I’m tired. I almost chose not to write. “I’m not in the mood to bare my soul today,” is what I thought as I considered what I would write about in this post.
I’m tired of trying to understand and explain what I’m experiencing in this unfolding and layered process of becoming more and more un-paralyzed. It is too complex. The complexity itself is exhausting. Because even as I celebrate daily victories, I feel grandly defeated in each day.
In one breath I celebrate being able to reach to the top shelf for a plate and the next I wince at my awkward step-stumble across the kitchen. I grumble as I fumble the package I am trying to open, and I softly smile as I deftly remove the item from inside. I’m as proud of my six smooth steps as I am irritated by the water I spill during the three awkward steps that happen as I move from wood to carpet covered floor.

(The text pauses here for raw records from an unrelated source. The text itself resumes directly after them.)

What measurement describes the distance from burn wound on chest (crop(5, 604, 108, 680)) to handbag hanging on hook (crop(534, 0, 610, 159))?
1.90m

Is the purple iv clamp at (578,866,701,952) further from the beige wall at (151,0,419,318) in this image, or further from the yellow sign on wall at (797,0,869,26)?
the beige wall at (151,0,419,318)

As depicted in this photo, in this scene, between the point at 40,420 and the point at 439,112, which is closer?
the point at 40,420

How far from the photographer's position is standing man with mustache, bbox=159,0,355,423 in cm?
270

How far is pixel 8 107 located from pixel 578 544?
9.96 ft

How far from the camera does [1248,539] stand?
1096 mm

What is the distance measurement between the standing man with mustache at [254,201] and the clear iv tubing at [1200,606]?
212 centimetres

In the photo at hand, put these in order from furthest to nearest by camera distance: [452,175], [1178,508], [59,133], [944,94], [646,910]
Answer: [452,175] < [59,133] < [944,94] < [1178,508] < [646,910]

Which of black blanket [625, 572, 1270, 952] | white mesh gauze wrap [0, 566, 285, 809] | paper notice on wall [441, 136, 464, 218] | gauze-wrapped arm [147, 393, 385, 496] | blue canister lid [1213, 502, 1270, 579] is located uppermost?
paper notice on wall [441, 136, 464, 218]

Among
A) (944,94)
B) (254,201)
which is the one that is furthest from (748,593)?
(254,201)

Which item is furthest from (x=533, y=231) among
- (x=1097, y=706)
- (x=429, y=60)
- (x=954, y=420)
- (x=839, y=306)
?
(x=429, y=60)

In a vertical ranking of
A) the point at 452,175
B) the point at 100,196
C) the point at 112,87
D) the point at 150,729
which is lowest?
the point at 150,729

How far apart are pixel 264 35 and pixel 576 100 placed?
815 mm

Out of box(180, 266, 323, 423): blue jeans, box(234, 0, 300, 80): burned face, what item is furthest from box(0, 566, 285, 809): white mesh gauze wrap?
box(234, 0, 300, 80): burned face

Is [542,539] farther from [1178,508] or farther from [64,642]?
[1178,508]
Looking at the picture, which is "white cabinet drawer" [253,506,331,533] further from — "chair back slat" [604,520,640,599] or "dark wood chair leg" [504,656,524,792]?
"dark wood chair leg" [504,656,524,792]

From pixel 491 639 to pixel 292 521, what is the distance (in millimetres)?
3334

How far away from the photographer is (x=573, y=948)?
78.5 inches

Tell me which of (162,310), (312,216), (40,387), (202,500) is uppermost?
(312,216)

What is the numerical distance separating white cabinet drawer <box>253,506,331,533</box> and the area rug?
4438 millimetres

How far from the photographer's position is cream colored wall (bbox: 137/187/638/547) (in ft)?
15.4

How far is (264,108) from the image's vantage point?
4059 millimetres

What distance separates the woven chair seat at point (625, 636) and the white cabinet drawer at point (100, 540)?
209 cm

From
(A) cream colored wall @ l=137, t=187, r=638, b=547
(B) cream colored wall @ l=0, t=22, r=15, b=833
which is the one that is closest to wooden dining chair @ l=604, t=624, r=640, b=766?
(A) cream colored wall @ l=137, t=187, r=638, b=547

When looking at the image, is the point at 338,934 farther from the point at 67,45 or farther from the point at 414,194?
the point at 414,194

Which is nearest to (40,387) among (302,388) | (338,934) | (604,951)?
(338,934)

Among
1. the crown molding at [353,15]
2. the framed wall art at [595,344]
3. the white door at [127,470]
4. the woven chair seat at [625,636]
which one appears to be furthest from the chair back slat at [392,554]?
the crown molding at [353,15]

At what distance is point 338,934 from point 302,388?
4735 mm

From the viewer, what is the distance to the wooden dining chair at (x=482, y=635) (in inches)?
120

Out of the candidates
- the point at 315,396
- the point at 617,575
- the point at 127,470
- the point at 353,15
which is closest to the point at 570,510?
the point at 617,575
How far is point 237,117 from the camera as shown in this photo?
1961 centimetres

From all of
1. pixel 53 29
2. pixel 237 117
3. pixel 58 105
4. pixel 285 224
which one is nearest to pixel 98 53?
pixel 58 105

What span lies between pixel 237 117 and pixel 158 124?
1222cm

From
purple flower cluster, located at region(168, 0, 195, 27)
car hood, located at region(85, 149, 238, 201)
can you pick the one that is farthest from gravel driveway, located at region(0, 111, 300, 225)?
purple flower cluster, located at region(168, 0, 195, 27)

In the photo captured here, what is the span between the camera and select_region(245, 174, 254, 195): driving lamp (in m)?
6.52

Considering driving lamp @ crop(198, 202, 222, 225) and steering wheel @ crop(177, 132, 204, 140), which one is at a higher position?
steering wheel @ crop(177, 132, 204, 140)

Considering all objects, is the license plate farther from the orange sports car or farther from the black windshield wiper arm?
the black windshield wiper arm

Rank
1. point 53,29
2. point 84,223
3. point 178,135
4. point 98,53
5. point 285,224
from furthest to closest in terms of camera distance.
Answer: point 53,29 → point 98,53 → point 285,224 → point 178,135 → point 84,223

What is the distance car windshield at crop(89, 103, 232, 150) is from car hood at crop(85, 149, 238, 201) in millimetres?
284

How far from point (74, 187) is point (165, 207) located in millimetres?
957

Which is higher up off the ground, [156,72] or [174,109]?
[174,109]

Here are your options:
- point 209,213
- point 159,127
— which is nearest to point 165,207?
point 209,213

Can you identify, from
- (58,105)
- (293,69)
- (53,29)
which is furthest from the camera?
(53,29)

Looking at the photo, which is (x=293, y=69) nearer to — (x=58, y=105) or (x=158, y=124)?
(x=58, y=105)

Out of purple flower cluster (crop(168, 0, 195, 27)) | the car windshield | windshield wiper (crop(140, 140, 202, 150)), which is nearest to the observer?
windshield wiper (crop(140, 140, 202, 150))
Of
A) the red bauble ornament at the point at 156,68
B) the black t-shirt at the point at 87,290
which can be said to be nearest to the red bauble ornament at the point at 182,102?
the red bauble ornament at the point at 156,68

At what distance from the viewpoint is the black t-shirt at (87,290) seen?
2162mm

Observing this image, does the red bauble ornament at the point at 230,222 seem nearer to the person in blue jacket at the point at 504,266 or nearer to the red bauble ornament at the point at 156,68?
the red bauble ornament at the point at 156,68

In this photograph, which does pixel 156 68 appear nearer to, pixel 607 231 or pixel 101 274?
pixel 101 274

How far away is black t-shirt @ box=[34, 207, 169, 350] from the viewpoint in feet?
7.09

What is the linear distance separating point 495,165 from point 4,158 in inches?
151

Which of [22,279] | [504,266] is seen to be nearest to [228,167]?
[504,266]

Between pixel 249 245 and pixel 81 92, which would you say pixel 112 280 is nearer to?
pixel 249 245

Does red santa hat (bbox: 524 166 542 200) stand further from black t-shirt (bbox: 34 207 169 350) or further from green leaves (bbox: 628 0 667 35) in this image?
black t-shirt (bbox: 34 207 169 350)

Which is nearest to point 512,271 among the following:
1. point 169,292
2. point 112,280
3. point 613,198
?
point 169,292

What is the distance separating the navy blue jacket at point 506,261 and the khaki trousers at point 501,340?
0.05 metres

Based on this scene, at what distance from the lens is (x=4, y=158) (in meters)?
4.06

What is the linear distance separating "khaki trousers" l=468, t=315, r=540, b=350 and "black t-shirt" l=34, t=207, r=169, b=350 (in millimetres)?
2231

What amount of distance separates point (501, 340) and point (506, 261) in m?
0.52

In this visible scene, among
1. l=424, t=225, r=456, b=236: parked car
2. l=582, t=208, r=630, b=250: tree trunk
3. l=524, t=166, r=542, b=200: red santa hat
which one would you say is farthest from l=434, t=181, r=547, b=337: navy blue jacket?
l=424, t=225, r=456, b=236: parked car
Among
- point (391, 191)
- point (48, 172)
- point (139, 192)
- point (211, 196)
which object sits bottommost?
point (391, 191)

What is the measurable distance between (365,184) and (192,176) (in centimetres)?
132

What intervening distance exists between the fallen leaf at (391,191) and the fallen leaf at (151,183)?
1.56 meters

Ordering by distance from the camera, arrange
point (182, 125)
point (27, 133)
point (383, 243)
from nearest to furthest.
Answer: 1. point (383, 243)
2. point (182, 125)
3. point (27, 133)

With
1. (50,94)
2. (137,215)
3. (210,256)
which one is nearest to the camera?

Part of me knows this is all ‘normal’. Regardless of specific circumstance, everyone’s life is as filled with daily challenges and disappointments as it is with success and celebration. It is the game that we call life. It is up to each of us to attend to these wildly rolling circumstances to the best of our ability in each moment. To move through it and let it go. I just have to keep moving forward, moving through time, being as true to myself and life as I can be. I know this as deeply as I forget it regularly.
Like this tired feeling, why in the hell am I so tired? I’ve been fighting with it tooth and nail. All day I’ve been arguing with my tired self, “Why am I so tired? I didn’t do that much. I’ve been resting. I haven’t been ‘over-doing’ so I shouldn’t be tired right?! Blah, blah, blah” on and on the internal voice challenges the feelings of what I’m experiencing. I had completely forgotten that talk I gave myself last week, that it doesn’t matter why I am tired. I don’t need an explanation. When I’m tired and I need to rest. Done.
So I almost didn’t write, so that I could rest. But the part of me that is working on doing what I say I want to do pushed a bit. And I’m happy I did. I feel better both having written and having a better understanding of myself in this complexity. As I wrote to you, I am writing to myself. Thank you for being a reader who helps me come to some kind of clarity about this wild human experience.
May we all be kinder to ourselves. May we all keep celebrating our efforts and soothing our own perceived failures. May we keep loving ourselves when our own expectations are not met by our very own selves and may we learn to set expectations that are in fact meetable.